In the UK, negligent referencing has reared its head in two ways:
- Claims by former employees that their former employers failed to take reasonable care in preparing/giving their reference, which as a result of inaccurate or misleading statements caused harm or loss; or
- Claims by new employers who relied on a positive reference from the former employer that was inaccurate or misleading, which caused harm or loss.
Negligent referencing has its roots in a House of Lords decision from 1994, Spring v. Guardian Assurance (“Spring”). In that case, the Law Lords ruled that employers must take reasonable care to avoid giving inaccurate or misleading references, since such references can be damaging to the “future prosperity and happiness” of former employees.
The status of Spring in Canada is somewhat of a legal wrinkle. The Supreme Court of Canada took note of Spring in a decision from 2006, but that case had nothing to do with employment references. Nonetheless, employee-side lawyers frequently rely on this wrinkle to launch negligent referencing claims. These cases inevitably settle out of court, however.
As no Canadian employer wants to import Spring’s principles and high price tag of damages into Canadian employment law, the case may already be with us in the sense that it promotes a proactive and precautionary approach to employment references.
Liability for Defamation
Unlike negligent referencing, which remains a hypothetical (though likely) risk, defamation claims pose a very real danger to employers who give employment references. After all, the purpose of defamation law is to protect one’s reputation from injury.
Defamation involves harm to an individual’s reputation by way of a false statement to a third party. However given the public interest in allowing the free-flow of information among employers, there is a defence of “qualified privilege” that applies when an employer gives a reference about a former employee.
To overcome this defence and be successful, an employee must show that the former employer was motivated by “malice” when giving the defamatory reference. While this is no easy feat, if the defamation claim accompanies a claim for wrongful dismissal, it can be used to ground punitive and/or aggravated damages as well.
What Does This Mean for Employers?
Given potential claims in negligence and defamation, employees essentially get two kicks at the can when claiming against their former employer for an inaccurate reference.

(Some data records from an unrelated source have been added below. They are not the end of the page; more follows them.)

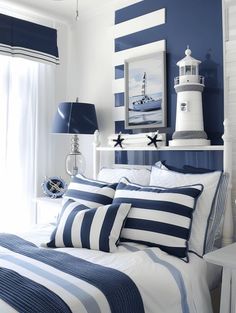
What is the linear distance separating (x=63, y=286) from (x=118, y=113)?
1.84 meters

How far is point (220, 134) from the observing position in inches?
87.3

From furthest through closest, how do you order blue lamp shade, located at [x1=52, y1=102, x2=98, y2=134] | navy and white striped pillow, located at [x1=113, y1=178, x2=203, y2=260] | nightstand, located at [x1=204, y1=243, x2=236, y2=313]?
blue lamp shade, located at [x1=52, y1=102, x2=98, y2=134] → navy and white striped pillow, located at [x1=113, y1=178, x2=203, y2=260] → nightstand, located at [x1=204, y1=243, x2=236, y2=313]

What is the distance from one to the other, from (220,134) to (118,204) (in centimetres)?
84

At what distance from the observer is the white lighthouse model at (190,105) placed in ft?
7.15

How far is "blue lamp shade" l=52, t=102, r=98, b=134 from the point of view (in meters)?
2.73

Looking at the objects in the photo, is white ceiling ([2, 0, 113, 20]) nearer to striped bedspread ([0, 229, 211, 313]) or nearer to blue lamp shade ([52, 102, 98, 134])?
blue lamp shade ([52, 102, 98, 134])

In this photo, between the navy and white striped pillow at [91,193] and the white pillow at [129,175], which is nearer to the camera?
the navy and white striped pillow at [91,193]

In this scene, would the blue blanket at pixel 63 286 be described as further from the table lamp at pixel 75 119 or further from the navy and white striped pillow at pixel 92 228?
the table lamp at pixel 75 119

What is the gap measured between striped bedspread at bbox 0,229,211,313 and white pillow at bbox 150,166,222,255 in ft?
0.49

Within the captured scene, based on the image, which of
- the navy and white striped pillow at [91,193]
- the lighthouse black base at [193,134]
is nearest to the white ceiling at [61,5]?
the lighthouse black base at [193,134]

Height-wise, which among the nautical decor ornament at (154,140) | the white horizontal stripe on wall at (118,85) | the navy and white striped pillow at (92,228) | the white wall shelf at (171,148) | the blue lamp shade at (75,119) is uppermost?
the white horizontal stripe on wall at (118,85)

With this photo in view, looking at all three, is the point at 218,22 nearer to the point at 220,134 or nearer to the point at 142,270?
the point at 220,134

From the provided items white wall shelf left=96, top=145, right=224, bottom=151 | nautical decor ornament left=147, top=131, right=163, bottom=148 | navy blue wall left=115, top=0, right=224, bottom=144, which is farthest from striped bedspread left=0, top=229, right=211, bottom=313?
navy blue wall left=115, top=0, right=224, bottom=144

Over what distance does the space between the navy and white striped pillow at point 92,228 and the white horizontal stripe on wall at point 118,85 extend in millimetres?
1274
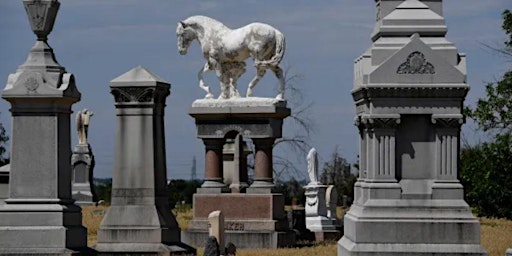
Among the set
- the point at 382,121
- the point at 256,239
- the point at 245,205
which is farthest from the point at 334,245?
the point at 382,121

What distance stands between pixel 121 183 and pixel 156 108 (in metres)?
1.32

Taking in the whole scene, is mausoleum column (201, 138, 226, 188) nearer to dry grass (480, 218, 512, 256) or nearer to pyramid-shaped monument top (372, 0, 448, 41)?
dry grass (480, 218, 512, 256)

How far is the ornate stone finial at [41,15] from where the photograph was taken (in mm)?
18906

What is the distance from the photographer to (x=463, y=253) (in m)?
16.8

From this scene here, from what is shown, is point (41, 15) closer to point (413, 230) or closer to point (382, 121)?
point (382, 121)

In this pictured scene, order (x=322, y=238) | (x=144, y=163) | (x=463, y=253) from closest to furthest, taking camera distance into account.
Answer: (x=463, y=253) < (x=144, y=163) < (x=322, y=238)

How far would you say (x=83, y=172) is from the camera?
4631 cm

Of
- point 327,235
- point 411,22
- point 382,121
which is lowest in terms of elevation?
point 327,235

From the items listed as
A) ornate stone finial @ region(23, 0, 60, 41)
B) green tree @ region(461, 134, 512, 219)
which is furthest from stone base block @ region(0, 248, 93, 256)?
green tree @ region(461, 134, 512, 219)

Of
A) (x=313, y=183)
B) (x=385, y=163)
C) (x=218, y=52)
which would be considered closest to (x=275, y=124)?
(x=218, y=52)

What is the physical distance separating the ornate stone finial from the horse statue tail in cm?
659

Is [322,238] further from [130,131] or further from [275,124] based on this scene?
[130,131]

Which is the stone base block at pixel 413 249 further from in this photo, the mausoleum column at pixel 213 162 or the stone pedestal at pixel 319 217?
the stone pedestal at pixel 319 217

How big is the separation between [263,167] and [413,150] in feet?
26.9
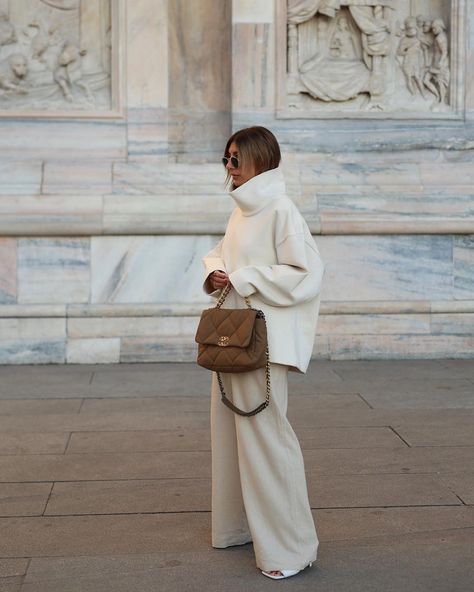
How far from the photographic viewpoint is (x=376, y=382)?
8.44 meters

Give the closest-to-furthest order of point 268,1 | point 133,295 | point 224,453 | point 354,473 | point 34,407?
point 224,453 → point 354,473 → point 34,407 → point 133,295 → point 268,1

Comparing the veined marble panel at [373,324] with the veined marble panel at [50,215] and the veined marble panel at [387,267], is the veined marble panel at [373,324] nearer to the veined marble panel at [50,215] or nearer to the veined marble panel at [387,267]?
the veined marble panel at [387,267]

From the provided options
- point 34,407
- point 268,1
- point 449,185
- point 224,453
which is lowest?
point 34,407

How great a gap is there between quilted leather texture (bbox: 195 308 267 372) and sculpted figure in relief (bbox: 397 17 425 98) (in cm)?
710

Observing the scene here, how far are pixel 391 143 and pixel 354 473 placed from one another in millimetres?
5359

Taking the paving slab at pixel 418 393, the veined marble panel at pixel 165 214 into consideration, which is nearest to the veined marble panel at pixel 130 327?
the veined marble panel at pixel 165 214

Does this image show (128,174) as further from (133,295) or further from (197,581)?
(197,581)

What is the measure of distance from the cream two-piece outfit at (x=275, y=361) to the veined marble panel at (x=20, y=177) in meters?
5.94

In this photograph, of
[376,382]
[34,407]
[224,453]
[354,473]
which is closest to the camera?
Result: [224,453]

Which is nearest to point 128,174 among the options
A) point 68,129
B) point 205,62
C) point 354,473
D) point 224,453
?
point 68,129

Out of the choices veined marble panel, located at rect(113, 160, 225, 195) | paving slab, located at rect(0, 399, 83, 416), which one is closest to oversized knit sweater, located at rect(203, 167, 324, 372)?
paving slab, located at rect(0, 399, 83, 416)

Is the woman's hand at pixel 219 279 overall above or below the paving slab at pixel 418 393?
above

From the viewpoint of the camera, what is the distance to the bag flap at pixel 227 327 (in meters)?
4.06

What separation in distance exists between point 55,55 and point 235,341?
7154 mm
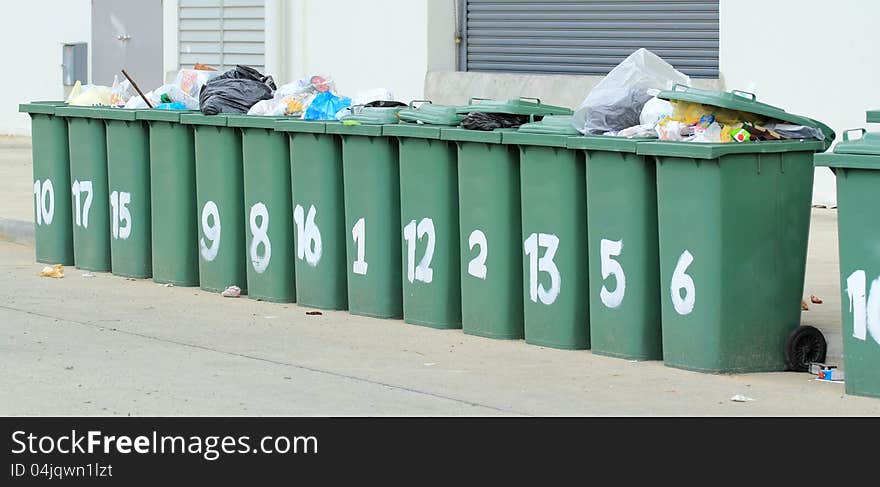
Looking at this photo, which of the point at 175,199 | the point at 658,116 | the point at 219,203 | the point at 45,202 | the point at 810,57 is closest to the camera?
the point at 658,116

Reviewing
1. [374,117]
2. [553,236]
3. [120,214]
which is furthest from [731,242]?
[120,214]

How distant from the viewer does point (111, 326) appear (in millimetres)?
9711

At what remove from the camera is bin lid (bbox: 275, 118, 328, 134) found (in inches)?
402

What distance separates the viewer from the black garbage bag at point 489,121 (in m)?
9.37

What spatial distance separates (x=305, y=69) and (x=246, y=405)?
43.7ft

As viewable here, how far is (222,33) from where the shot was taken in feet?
71.9

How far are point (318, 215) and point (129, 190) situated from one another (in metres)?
1.93

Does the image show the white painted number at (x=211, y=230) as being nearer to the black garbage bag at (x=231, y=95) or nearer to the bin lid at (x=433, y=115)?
the black garbage bag at (x=231, y=95)

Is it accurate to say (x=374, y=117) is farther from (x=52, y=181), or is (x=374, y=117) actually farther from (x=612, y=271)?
(x=52, y=181)

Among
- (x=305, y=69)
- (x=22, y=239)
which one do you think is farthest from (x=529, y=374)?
(x=305, y=69)

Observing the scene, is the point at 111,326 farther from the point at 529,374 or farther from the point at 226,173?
the point at 529,374

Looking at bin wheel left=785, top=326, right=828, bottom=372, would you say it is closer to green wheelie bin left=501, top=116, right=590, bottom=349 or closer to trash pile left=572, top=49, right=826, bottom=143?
trash pile left=572, top=49, right=826, bottom=143

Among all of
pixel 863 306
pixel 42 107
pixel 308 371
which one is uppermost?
pixel 42 107
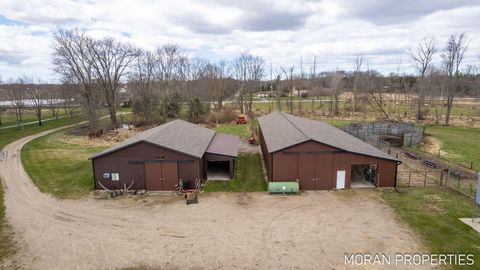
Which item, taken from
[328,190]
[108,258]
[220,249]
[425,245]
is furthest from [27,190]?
[425,245]

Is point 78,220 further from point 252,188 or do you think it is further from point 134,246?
point 252,188

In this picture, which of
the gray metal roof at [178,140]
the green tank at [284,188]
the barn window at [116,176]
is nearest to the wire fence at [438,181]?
the green tank at [284,188]

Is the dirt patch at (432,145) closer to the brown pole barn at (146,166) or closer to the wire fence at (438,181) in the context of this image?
the wire fence at (438,181)

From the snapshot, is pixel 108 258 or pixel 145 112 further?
pixel 145 112

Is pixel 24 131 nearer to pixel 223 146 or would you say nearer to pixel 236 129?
pixel 236 129

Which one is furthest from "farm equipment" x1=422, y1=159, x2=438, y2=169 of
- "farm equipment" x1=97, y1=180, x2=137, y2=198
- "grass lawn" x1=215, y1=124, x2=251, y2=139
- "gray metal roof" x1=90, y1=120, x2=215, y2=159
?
"farm equipment" x1=97, y1=180, x2=137, y2=198
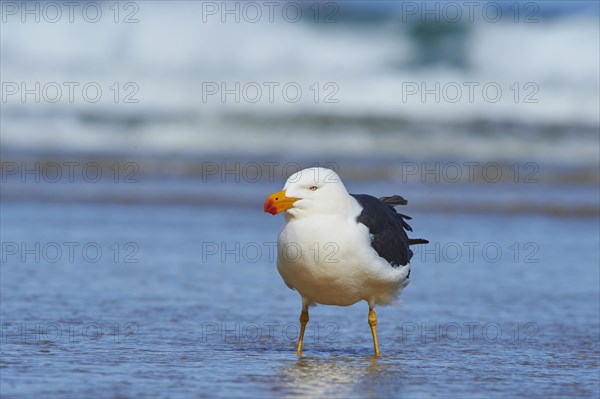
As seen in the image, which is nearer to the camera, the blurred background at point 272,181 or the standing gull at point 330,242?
the standing gull at point 330,242

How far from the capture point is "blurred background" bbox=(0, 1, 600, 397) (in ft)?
17.8

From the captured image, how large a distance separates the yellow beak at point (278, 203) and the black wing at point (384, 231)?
416 mm

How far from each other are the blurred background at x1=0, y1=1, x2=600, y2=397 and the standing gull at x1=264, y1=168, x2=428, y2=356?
39 cm

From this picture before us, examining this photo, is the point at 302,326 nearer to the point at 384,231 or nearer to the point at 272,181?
the point at 384,231

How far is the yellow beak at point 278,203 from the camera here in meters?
5.06

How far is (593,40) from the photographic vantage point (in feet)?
78.4

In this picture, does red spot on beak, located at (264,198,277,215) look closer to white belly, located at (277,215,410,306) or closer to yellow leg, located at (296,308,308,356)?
white belly, located at (277,215,410,306)

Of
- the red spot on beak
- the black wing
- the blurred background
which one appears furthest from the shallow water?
the red spot on beak

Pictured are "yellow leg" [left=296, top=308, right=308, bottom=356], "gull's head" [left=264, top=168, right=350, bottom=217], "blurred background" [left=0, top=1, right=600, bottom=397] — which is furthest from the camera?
"yellow leg" [left=296, top=308, right=308, bottom=356]

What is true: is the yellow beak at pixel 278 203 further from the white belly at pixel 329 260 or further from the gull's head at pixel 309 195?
the white belly at pixel 329 260

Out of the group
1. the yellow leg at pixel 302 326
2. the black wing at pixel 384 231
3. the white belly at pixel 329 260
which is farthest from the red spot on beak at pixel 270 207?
the yellow leg at pixel 302 326

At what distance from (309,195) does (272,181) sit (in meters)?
8.69

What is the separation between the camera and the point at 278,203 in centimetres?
511

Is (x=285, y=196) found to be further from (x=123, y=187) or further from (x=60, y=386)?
(x=123, y=187)
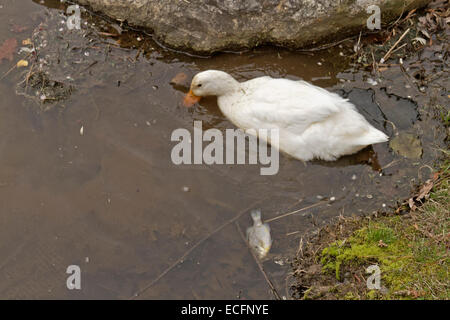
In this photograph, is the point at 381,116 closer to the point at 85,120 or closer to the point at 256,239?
the point at 256,239

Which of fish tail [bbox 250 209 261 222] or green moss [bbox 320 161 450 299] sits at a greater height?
green moss [bbox 320 161 450 299]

Compared to defamation, negligence presents a much lower threshold, and by extension, more risk to employers. While an employer may not have been motivated by ill-will or spite, if the inaccurate reference was carelessly given and caused a loss, this may be sufficient for an employee to succeed in his or her claim, provided that Spring is accepted.
This all said, if references are given, it is crucial to remember that “negative” does not necessarily mean “negligent” or “nasty”. An employer can be honest provided that it is acting in good faith and has the support of a solid factual foundation for any statements made.